If someone recklessly crashes whilst relying on Tesla’s autopilot, should the police be charging the driver or thanking them?
In a morbid, futuristic and kind of macabre way, they should really be thanking them. The result of the crash means that it is less likely to ever happen again to anyone else driving on the same stretch of road. This is because the car itself relies on machine learning, which is constantly collecting data from the driver and reports back every time the driver interferes or corrects a motion during the autopilot.
The year past seen a couple of deaths whilst cars have been under the control of the autopilot and whilst it’s a horrible outcome, it’s also helped to prevent the same thing happening to someone else using the Tesla on the crash site.
Machine learning and automation are the driving factors behind this and they seem destined to be a major part of our future. It’s thought that an autonomous car, like the vehicles Tesla are developing, can essentially replace Taxi drivers and other means of transport. A level 5 autonomous driving level aims to completely replace human involvement when driving a vehicle, with a complete AI system that envisions itself to be of the same competence as a human driver.
There’s a broader lesson to be learned from this, which is about; why taking people out of the loop and relying on machines is a good thing. Machine learning helps detect anomalies and system intruders far faster than it takes humans to do so by analysing the plethora of data logged on a system. Spotting the minimalist changes in a systems behaviour helps to detect and then proceed to deal with the entity.
Whilst machine learning is still very new, the future looks extremely bright for its use, not least the benefits it can bring to enhancing cyber-security. Last year, the Chief Security Researcher at the cybersecurity tech firm, Bitdefender, Alexandru Balan, told TechCrunch: “Machine learning and behavioural analysis is one of the biggest trends in detecting anything and everything these days.”
It works very much like the Tesla automation, in that the system tracks the movements of a human defending against cyber-attacks. It will learn which behaviours look suspicious and how to deal with them, which will in turn lead to more feedback being available to the human as they will have both their own analysis along with the systems. So instead of having one or two humans analysing the system for threats, you now have the machine backing you up providing more commentary and feedback to help deal with these.

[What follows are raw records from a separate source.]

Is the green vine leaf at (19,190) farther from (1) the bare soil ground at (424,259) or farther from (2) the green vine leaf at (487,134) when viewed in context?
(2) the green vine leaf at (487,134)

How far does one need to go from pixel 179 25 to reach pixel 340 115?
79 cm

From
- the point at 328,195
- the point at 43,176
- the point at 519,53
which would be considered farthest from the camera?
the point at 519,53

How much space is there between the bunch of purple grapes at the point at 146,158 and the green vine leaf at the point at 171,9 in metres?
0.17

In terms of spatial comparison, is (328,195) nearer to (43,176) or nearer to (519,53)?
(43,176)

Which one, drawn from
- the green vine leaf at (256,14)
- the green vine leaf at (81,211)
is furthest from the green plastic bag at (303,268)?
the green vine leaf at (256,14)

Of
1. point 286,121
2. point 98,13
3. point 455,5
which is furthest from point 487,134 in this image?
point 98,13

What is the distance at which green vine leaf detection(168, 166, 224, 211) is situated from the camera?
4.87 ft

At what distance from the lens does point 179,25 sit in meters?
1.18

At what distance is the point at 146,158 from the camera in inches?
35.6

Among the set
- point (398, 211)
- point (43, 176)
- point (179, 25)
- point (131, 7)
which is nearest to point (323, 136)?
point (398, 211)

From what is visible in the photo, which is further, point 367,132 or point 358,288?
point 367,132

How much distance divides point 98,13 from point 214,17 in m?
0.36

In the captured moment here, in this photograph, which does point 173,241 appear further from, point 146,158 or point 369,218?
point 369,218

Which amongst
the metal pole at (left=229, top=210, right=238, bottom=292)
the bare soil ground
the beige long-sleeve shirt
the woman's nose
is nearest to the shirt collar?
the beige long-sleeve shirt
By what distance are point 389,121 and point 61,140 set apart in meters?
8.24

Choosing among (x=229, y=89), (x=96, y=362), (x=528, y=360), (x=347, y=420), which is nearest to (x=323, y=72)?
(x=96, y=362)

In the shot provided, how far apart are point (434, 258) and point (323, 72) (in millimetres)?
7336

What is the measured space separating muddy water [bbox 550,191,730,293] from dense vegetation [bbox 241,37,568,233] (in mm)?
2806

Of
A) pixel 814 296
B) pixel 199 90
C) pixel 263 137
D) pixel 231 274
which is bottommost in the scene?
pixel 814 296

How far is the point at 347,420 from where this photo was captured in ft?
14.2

Machine learning will help to identify malware intruders on the system which would normally evade human defences and take appropriate actions, be it stopping the malware in its tracks or alerting relevant programs.
It must be stressed, however, that before you throw caution to the wind, whilst having a foundation geared towards the impact of machine learning is most beneficial, a human infrastructure is still required to help triage these threats and maintain the status quo. This should lend itself to becoming a hybrid system, so that even though relying on machines is a good thing, maintaining a human stronghold that can oversee and react accordingly to threats is in place is just as important.